AIM: Locate every line below containing the word "furthest" and copy each of those lines in full.

TASK INPUT:
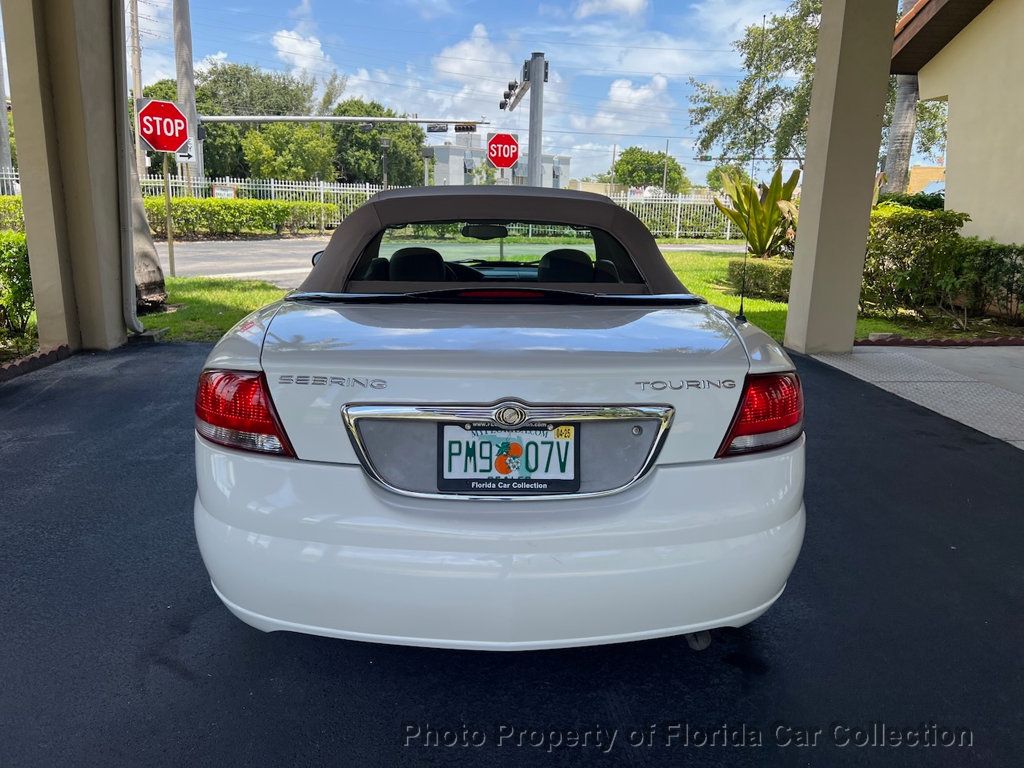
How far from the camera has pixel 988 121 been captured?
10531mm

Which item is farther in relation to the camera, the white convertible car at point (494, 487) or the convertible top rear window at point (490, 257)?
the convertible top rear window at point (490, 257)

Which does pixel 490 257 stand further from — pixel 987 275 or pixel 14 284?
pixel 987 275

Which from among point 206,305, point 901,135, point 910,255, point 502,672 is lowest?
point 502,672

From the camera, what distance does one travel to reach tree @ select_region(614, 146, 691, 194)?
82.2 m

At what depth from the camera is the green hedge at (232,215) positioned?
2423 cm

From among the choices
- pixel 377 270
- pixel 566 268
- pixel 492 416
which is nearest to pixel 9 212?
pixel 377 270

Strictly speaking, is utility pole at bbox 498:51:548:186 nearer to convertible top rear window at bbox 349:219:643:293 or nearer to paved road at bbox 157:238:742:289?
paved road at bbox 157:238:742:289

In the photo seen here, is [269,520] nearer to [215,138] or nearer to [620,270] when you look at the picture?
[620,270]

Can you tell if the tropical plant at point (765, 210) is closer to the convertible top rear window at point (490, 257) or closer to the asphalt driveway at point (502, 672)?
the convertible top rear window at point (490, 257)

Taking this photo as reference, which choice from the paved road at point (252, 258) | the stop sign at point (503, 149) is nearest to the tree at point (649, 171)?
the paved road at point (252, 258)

--

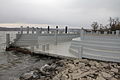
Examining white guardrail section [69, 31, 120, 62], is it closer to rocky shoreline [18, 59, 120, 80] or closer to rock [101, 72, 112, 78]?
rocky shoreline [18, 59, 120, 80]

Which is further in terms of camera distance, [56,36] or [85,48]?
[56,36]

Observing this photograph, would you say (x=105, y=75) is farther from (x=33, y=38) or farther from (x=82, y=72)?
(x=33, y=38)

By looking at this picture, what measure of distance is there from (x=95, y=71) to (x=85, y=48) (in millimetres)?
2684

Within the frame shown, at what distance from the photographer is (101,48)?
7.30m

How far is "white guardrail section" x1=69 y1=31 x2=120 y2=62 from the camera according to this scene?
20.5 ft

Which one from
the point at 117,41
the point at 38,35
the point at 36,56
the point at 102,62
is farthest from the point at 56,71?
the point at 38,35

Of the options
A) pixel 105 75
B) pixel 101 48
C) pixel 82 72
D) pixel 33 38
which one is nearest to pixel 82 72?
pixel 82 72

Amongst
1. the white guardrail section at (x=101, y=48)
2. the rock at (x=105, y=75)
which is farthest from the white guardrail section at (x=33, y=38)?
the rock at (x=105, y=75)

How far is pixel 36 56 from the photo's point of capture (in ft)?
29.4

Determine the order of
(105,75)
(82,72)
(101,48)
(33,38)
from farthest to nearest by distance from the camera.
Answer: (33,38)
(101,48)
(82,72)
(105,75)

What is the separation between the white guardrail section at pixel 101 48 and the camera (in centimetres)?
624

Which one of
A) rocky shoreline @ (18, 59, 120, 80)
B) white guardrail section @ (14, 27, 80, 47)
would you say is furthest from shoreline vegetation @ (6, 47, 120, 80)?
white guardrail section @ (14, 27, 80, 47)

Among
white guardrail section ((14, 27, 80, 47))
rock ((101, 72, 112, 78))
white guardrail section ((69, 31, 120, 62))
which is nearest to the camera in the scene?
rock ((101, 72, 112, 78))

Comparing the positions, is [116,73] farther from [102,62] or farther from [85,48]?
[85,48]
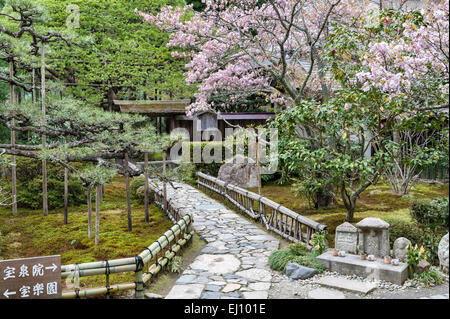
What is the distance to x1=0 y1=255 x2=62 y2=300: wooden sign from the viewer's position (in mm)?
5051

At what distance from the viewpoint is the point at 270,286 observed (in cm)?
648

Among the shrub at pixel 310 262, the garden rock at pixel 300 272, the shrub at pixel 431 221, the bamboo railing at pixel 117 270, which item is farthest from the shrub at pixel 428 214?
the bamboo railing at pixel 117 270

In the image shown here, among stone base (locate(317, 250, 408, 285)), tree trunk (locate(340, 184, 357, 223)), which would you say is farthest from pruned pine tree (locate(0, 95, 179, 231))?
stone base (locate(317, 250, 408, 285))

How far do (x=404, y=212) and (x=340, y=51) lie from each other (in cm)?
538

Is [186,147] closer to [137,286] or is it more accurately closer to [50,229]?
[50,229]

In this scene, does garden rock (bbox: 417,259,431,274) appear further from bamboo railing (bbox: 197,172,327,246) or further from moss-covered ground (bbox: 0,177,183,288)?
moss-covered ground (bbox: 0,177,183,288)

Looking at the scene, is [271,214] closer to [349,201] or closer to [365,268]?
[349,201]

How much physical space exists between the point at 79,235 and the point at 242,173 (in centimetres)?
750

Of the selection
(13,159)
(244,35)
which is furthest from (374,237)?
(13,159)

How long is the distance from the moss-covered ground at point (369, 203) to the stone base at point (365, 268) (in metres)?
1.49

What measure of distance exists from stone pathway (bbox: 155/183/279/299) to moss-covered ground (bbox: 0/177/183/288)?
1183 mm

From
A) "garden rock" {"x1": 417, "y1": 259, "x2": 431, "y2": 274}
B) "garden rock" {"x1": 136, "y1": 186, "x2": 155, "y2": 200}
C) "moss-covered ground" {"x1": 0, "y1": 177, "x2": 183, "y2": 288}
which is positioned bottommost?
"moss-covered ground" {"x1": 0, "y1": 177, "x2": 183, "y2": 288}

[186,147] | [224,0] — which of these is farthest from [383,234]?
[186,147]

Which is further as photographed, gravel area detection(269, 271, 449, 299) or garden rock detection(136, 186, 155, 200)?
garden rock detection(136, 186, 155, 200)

TASK ANSWER:
would you say is furthest from shoreline vegetation @ (6, 47, 120, 80)?
which is furthest from (374,237)?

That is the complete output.